NEVER auto-fix (requires human investigation)

NotReady nodes
MemoryPressure / DiskPressure / PIDPressure
ImagePullBackOff (usually a bad tag / registry credential)
Deployment ready-replica mismatch
Pending PVCs
Node CPU/memory >90%
CronJob failures
DaemonSet desired != ready
Vault sealed
ClusterSecretStore not Ready
cert-manager Certificate failures
Backup freshness regressions
Any external-reachability failure

Deep-investigation recipes per failure mode

Node Issues (checks 1, 3, 17, 25)

kubectl describe node <node>
kubectl top nodes
kubectl get events --field-selector involvedObject.name=<node> --sort-by='.lastTimestamp'
# SSH to the node
ssh root@10.0.20.10X
systemctl status kubelet
journalctl -u kubelet --since "30 minutes ago" | tail -100
df -h ; free -h

Node IPs: 10.0.20.100 master, .101 node1 (GPU), .102 node2, .103 node3, .104 node4.
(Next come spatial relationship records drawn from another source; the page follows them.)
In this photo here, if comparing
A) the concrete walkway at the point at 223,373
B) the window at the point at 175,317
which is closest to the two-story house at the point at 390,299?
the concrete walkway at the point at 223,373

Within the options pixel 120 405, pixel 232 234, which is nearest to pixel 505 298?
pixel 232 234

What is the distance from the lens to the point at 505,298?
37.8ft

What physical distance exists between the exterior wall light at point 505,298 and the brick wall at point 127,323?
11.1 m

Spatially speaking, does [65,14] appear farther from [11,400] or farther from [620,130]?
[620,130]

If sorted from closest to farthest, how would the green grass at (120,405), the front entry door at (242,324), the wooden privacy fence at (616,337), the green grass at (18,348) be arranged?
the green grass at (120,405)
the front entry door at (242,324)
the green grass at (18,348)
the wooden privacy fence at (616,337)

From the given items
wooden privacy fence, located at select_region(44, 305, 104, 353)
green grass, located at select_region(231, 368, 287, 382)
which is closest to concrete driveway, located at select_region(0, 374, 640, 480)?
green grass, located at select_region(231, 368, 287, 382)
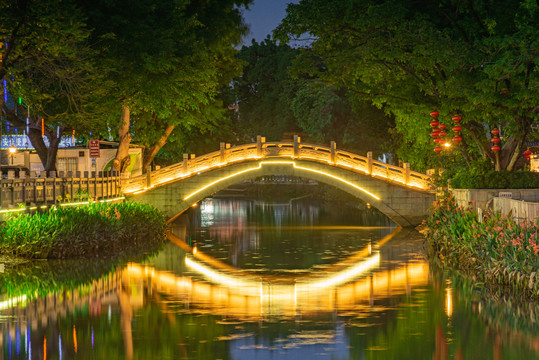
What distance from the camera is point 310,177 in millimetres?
40875

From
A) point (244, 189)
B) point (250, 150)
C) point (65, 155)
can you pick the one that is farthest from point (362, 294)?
point (244, 189)

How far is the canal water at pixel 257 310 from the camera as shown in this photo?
11.9 metres

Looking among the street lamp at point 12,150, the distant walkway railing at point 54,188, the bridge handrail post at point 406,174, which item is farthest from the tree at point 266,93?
the distant walkway railing at point 54,188

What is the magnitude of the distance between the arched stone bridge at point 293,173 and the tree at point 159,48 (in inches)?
107

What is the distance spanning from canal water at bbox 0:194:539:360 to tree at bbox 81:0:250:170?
338 inches

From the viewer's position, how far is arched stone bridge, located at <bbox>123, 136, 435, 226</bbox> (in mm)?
39250

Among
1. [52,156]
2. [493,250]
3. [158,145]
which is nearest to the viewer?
[493,250]

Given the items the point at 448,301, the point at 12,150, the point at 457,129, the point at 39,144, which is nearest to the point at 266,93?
the point at 12,150

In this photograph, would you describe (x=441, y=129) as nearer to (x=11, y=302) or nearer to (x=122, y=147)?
(x=122, y=147)

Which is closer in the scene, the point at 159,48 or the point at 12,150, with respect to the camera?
the point at 159,48

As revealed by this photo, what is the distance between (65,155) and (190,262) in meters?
24.9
Pod Issues (checks 4, 5, 11, 19)

kubectl describe pod -n <ns> <pod>
kubectl logs -n <ns> <pod> --tail=200
kubectl logs -n <ns> <pod> --previous --tail=200
kubectl get events -n <ns> --sort-by='.lastTimestamp' | tail -20

Common failure causes: OOMKilled (raise mem limit in Terraform), bad config / missing env var, DB connection failure (check dbaas pods), NFS mount failure (showmount -e 192.168.1.127), stale imagePullSecret.

Deployment / StatefulSet / DaemonSet (checks 6, 7, 16)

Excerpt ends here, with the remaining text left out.